We’ve been discussing GAAFETs and how they’re set to eventually replace FinFETs in the next few years, as shrinking process and interconnects get more complicated. TSMC, Intel, and Samsung are all working on some version of GAAFET transistors, though Samsung recently previewed what’s possible with its own multi-bridge channel FET (MBCFET), which makes use of nanosheets.
As a reminder, nanosheets are flexible in that they can be built either wide or narrow to augment channel width, leading to either higher performing or lower-power designs. At International Solid-State Circuits Virtual Conference 2021, Samsung Vice President, Taejoong Song said that “We have used FinFET transistors for about a decade, however at 3nm we are using a gate all around transistor.” Song went on to say that the new GAAFET transistors will provide “high speed, low power, and small area."
Again, the distinct advantage held by nanosheets is the flexibility of the “Weff”, or the width of the channel in a transistor. Samsung’s research with nanosheets in potential next generation SRAM (SRAM is predominantly used for the cache on CPUs) highlights this flexibility. Samsung used different width adjustments with SRAM in an effort to reduce the amount of voltage needed to switch the state of an SRAM cell.

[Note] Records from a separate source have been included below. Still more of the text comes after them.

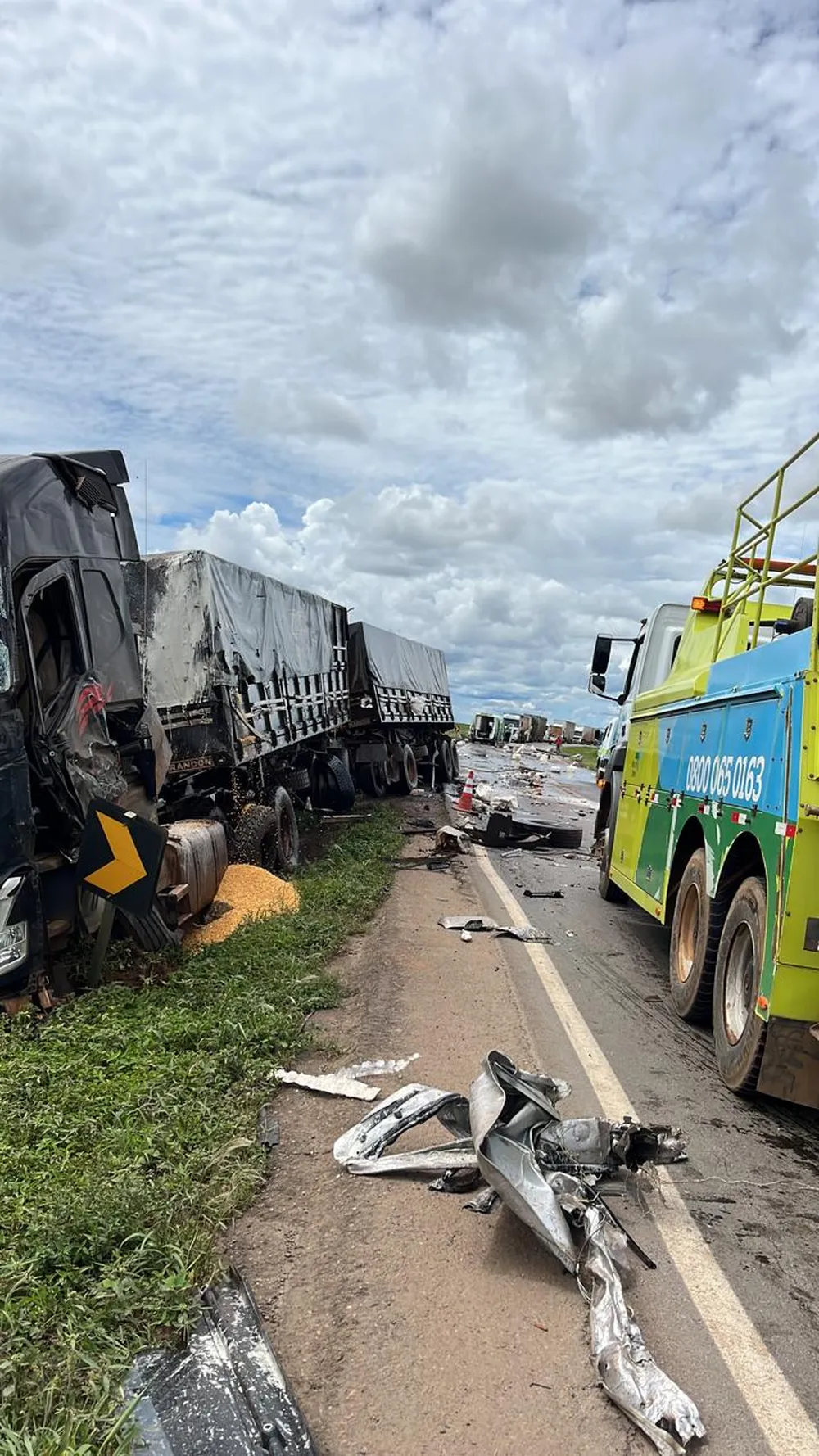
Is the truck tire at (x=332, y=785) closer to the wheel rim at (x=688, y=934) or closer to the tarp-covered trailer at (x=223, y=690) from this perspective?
the tarp-covered trailer at (x=223, y=690)

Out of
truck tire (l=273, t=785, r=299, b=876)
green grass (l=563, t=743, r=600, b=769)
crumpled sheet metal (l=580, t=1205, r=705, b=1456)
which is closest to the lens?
crumpled sheet metal (l=580, t=1205, r=705, b=1456)

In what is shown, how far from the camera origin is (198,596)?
9.78 meters

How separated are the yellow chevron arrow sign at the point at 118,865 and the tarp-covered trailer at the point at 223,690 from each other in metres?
2.92

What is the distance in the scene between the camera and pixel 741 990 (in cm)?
548

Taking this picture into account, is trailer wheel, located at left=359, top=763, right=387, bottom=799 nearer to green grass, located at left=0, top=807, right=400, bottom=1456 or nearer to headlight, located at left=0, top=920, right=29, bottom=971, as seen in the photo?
green grass, located at left=0, top=807, right=400, bottom=1456

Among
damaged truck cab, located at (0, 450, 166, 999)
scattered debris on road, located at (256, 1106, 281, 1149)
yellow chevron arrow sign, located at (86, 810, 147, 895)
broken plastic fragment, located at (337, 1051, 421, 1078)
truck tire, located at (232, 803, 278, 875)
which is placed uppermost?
damaged truck cab, located at (0, 450, 166, 999)

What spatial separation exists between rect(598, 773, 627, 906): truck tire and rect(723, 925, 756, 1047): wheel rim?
4730 mm

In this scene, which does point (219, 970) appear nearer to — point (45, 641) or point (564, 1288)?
point (45, 641)

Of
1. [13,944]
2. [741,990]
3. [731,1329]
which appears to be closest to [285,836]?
[13,944]

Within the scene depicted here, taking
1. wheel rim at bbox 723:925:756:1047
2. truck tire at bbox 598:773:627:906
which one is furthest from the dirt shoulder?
truck tire at bbox 598:773:627:906

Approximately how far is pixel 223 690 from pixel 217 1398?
7.31m

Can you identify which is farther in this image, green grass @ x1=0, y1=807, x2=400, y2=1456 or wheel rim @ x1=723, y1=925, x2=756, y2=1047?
wheel rim @ x1=723, y1=925, x2=756, y2=1047

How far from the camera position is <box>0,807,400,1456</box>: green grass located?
2.68 m

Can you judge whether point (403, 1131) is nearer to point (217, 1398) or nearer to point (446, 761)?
point (217, 1398)
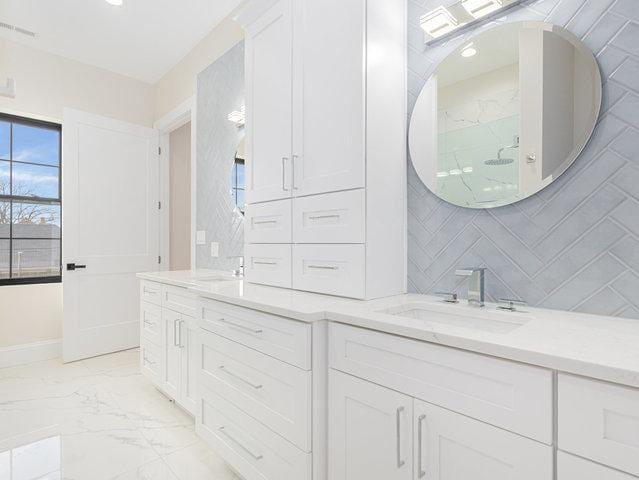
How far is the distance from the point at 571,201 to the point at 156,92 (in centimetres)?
431

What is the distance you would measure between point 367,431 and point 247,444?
26.1 inches

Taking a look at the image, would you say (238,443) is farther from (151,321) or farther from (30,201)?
(30,201)

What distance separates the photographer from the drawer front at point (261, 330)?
1.25 metres

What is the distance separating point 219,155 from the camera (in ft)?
9.74

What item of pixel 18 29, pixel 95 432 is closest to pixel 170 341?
pixel 95 432

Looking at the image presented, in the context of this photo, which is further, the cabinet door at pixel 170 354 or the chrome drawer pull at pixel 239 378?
the cabinet door at pixel 170 354

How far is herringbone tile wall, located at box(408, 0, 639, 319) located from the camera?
108 cm

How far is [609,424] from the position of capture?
0.69 m

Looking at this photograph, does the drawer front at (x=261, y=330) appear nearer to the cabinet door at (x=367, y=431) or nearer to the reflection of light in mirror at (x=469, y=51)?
the cabinet door at (x=367, y=431)

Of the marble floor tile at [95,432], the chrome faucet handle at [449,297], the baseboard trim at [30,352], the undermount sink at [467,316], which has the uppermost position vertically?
the chrome faucet handle at [449,297]

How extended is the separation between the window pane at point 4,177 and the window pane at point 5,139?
0.07 m

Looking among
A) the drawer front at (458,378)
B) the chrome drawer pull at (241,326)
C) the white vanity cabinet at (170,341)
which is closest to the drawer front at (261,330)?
the chrome drawer pull at (241,326)

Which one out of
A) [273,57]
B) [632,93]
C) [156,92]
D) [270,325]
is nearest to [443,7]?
[632,93]

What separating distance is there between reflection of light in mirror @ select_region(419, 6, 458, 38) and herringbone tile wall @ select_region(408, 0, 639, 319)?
0.10 m
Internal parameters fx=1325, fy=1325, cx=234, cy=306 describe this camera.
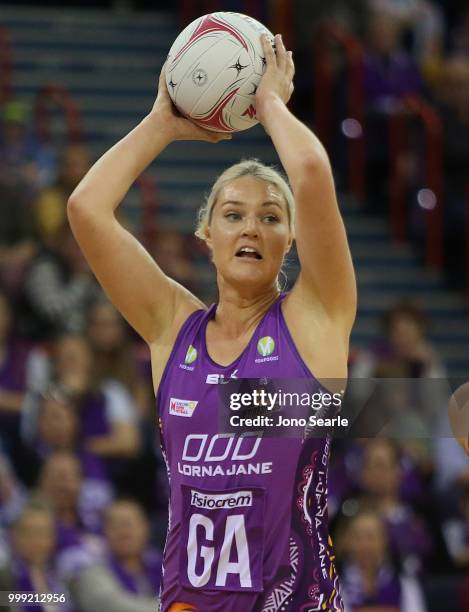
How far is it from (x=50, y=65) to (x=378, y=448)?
6.96 m

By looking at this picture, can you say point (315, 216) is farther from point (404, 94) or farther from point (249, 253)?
point (404, 94)

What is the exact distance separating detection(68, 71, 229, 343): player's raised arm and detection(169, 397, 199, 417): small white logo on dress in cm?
30

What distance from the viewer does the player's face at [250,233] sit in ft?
13.4

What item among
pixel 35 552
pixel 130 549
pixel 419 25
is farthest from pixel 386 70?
pixel 35 552

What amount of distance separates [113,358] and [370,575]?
241cm

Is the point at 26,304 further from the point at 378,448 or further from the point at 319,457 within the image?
the point at 319,457

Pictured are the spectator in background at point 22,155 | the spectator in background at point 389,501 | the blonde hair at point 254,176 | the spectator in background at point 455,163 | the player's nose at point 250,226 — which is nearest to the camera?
the player's nose at point 250,226

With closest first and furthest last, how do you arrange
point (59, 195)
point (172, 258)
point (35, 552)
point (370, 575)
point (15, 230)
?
1. point (35, 552)
2. point (370, 575)
3. point (172, 258)
4. point (15, 230)
5. point (59, 195)

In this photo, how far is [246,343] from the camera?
4.07m

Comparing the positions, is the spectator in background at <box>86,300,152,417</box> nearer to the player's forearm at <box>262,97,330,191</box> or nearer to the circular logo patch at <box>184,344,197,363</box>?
the circular logo patch at <box>184,344,197,363</box>

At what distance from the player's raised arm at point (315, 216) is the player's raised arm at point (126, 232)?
15.6 inches

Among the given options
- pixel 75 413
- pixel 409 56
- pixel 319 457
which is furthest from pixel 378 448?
pixel 409 56

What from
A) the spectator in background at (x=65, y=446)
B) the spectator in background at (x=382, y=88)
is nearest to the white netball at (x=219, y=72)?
the spectator in background at (x=65, y=446)

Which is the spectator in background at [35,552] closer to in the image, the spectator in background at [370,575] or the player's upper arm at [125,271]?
the spectator in background at [370,575]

“SRAM’s six transistors can be divided into three pairs: the pass gates, the pull ups, and the pull downs. In a FinFET design, the Weff of all three types would be equal. But with nanosheet devices, the Samsung team was free to make alterations. In one they made the pass gates and the pull downs wider. In another, they made the pass gate wider and the pull down narrower,” explains IEEE Spectrum.
The end result was that by using various channel widths afforded by nanosheets, Samsung was able to produce SRAM with a write margin with 230mv less voltage. As we’ve reported previously, Samsung plans to more widely incorporate its multi-bridge channel FETs (MBCFET) at 3nm.